Audley End, Essex

House front English Heritage
In contrast to many EH properties, Audley End is complete and fully furnished. The house origins date from the period of Henry VIII, when Audley was three times its present size, but the present appearance of the house, inside and out, dates from the 19th century. Noted occupants include Henrietta Howard, later a royal mistress and occupant of Marble Hill House, Richmond. The contents, including pictures and a natural history collection, are well worth seeing. Note that most of the best stuff is on the first floor, so that on our last family visit my sister and I saw a lot more items than did my late mother, who was in her wheelchair and preferred to wait below. Apart from the house, there is the Service Wing, with re-enactments of servant life, The Stable Block, with horses, the Walled Garden, the Gardens with artificial lake, and extensive parkland. The gardens behind the house are worth a walk-around.
Recent revisit: August 2018, nurseries now open on upper floor.
Suggested visit time: at least a half day – there’s plenty to see and do.

garden front
Garden front
Temple of Concord
Temple of Concord

Boarstall Tower, Bucks

Boarstall Tower - front
Boarstall Tower front
National Trust.
A 14th century moated gatehouse tower, once part of a fortified manor house. The tower is fairly small but quite interesting, and there are some views from the roof. The gardens are attractive.
Restricted opening – see NT guidebook or website. Worth a visit if you are in the area.
The Boarstall Duck decoy is nearby, and it’s possible to visit both the same afternoon.
Roof view
Roof view
Roof & grounds view
Roof & grounds view
Tower - garden side
Tower - garden side

Boughton House, Northants.

Private (HHA)
An imposing house “The English Versailles” notable for looking a bit like a French palace. The contents include fabulous treasures – a large collection of fine art including paintings, furniture, porcelain, weapons, textiles, claiming to be one of the major treasure houses of England. It has seven courtyards and a wing which remains as an unfinished shell, revealing details of the construction. The gardens and estate are also notable. The 17th century design features of the gardens, including square ponds and a series of canals have been restored. Note the pyramidal mound and the matching hole ‘Orpheus’. The walled garden near the house is also worth a visit. The house is open during August and a few other dates, the gardens more often. Suggested visit time: at least a half day.
The visitor information includes prices for optional tours. When I visited, my basic admission (free with HHA) allowed a self-guided tour of the State Rooms and most of the ground floor, and the grounds, but the optional tours were fully booked.

## Instructions for the task
Please pick up the historic houses guide after its last sentence and continue writing it. The lines bear no relation to the historic houses guide.

Entries in the collection
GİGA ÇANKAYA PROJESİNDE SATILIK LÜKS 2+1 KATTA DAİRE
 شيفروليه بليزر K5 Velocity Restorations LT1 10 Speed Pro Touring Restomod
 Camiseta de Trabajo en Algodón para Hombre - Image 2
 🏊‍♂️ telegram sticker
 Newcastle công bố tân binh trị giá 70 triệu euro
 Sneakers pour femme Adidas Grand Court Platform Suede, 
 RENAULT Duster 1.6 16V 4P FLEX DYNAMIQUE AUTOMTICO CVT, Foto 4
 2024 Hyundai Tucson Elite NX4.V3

## Response area
All photos from May 2024 visit.

Grand Etang
Dead Reach
Broadwater Lake
in walled garden

Chastleton House, Oxfordshire

A Jacobean country house, left almost unchanged by its increasingly impoverished owners, and preserved as a time-warp site by the NT. There is no shop or tea-room. Externally, it’s an attractive building, and the contents are also of interest. The gardens include some unusual topiary. Admission is by timed ticket, and there is a cap on daily visitor numbers.

Cotehele, Cornwall

A historic estate on the banks of the Tamar. The Tudor house and its contents have changed little over the years and are well worth seeing. Most rooms have extensive catalogue notes provided. The house has no electricity, so it might be worth bringing your own torch on a dull day to better see objects in some rooms. Many of the rooms are lined with tapestries.
Outside are two orchards, gardens, a folly tower, walks, and a little further off, Cotehele Quay with its museum, and restored Tamar sailing barge Shamrock. Half a mile from the Quay is Cotehele Mill, a working mill.
There is a lot to see in the house in various rooms spread over three floor levels. Around the house are attractive gardens. The triangular folly tower, in a field with inquisitive cows, can be climbed for a view of the surrounding country. The Mill has a working watermill and several displays of old workshops.
There is enough to see to make it an all-day visit. Road access is by narrow twisty hilly roads. It is possible to arrive by water from Plymouth.
For visitors not over keen on walking, a minibus runs between the house, Quay and Mill. It is also possible to park by the house and then move one’s car to the lower car park at the quay. There is a restaurant at the house and another at the Quay.

Cottesbrooke Hall, Northants

A Queen Anne house in extensive grounds. Building of the house was started in 1702 by Sir John Langham, with the East and West bows added around 1780. Some alterations and modernisations were made in the 20th Century. The house is currently owned by the Buchanan family.
Two flanking pavilions are joined to the main house by curving corridors, one of which contains a noted collection of English, Chinese and Continental porcelain. There is an exceptional collection of sporting pictures. The house is notable for being exceptionally well maintained: almost everything inside looks like new. The house is open to visitors on limited dates during the warmer months, and admission is by conducted tour.
The grounds are extensive, with parkland, a series of well-planted formal gardens around the house enclosed by walls or hedges, and a woodland garden with a stream and a couple of garden buildings at a little distance from the house.
When driving to the estate, allow extra time for negotiating slow and congested roads in this part of Northamptonshire.

Wild Garden
Wild Garden

Deene Park, Northants

A substantial house, with crenellations, and built of honey-coloured stone around a central courtyard. The earlier parts date from the 16th centurey or earlier, with 18th and 19th century additions. The contents include relics of Lord Cardigan of Balaclava fame, and of the scandalous Adeline Horsey de Horsey. The house is open on limited dates during the summer months.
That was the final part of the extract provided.